Below a best of the last months Data News, mainly the best articles about the AI and data ecosystem that I've came across, it's a great reading list.

AI News 🤖

  • The consumer AI companies are working on changing the way we browse and consume internet
    • OpenAI brought to ChatGPT new integrations like shopping and courses. This is a new way to consume the web, ChatGPT shopping will be a way to monetise but also a paradigm shift in how we use internet, OpenAI is trying to rebuild a web from within a chat, shortcutting the browser. But they also release a browser this week, named Atlas.
    • Browsers are getting more and more AI capabilities, whereas it's Dia or Comet, the goal is to give AI browsing capabilities like if it's human. Might be a transitional phase until the whole web gets destroyed because of bots and usual websites disappears?
  • From GPT-2 to gpt-oss: analysing the architectural advances — This is a great architectural deep-dive to understand the architecture behind all the GPTs. What layers are used, how gpt-oss compares with Qwen etc. If you're French, Defend Intelligence redeveloped a GPT for a YouTube video.
  • The upcoming GPT-3 moment for RL — Small essay about the current state of reinforcement learning which need to move from being task-specific to scale. Scaling RL would require something like replication training as a set of specs to reproduce complex RL scenarii.
  • AI vs Gen Z — How AI has changed the career pathway for junior developers. It has been posted on Stack Overflow blog, which ironically has been also very impacted by AI in the last 2 years. It describes well the current situation, being a junior developper was already difficult and AI made it worse (25% decrease in junior job posting in 2024), and the employment for Software engineers has decreased nearly 20% since 2022 peak.

    After years of considering SE like a promising career, AI is changing everything, we don't learn as mush as before, we don't need intern or juniors, salaries might decrease if the job become less complex. But if you don’t hire junior developers, you’ll someday never have senior developers.
  • Use LLMs to analyse postmortems at Zalando — Large companies often have a large number of postmortems (memo written after incidents) and it might be a great use of AI. They designed a multi-stage pipeline with: summarisation, classification, analyse, patterns and opportunity.
  • How I got the highest score on ARC-AGI again swapping Python for English — ARC-AGI is a benchmark doing an intelligence test designed to measure pattern recognition over puzzles that humans can easily solve.

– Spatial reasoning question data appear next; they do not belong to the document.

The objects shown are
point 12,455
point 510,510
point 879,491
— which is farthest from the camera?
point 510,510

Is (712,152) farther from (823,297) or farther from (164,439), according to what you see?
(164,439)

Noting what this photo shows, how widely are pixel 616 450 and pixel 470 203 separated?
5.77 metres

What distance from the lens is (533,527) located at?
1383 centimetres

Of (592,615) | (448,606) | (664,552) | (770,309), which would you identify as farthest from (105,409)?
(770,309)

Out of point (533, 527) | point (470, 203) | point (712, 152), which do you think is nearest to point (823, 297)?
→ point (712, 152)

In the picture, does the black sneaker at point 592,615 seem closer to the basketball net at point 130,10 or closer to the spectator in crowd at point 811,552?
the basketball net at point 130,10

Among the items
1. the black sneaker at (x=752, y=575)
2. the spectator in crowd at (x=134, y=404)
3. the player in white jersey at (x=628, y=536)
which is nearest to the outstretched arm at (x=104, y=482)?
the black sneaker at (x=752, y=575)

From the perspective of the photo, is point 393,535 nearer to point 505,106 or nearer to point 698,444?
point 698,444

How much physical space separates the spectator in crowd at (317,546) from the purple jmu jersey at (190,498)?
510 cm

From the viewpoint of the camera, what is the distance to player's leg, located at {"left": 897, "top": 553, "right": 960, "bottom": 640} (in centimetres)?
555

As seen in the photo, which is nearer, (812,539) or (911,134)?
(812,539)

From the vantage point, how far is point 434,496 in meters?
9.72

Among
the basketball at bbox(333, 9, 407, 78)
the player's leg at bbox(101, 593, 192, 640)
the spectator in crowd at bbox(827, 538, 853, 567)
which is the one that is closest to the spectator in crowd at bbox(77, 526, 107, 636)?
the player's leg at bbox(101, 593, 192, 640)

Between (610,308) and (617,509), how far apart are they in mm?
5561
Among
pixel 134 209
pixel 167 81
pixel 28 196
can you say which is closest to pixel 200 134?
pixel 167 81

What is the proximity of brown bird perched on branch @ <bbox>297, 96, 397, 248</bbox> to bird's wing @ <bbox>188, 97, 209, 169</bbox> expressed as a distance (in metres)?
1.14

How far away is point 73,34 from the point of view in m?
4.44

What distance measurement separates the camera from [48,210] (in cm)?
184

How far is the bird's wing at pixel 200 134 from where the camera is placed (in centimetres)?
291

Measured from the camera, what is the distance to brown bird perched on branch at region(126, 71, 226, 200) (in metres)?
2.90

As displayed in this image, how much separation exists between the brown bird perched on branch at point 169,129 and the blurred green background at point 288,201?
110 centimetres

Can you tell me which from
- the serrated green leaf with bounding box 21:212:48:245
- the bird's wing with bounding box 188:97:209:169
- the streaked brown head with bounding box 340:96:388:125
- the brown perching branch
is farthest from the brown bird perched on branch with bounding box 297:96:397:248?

    Currently an human panel score 98%, while GPT-5 Pro scores 18%. The author of the article successfully score 29% when switching from code to English.
  • An unusual consequence of AI coding"What AI coding has taken away is the time where you know exactly what you want to implement and have a rough mental model of how to do it [...] There was a beauty and joy to this part that I miss, a flow state you can hit with a nice linear progression". Probably what factory workers might have said when their factory got automated? We don't have to think the way we were thinking before.

    Related: Dumb Cursor is the best Cursor.
  • Basic facts about GPUs — Explains how GPUs compute and memory work and the different performance regimes: memory-bound, compute-bound and overhead.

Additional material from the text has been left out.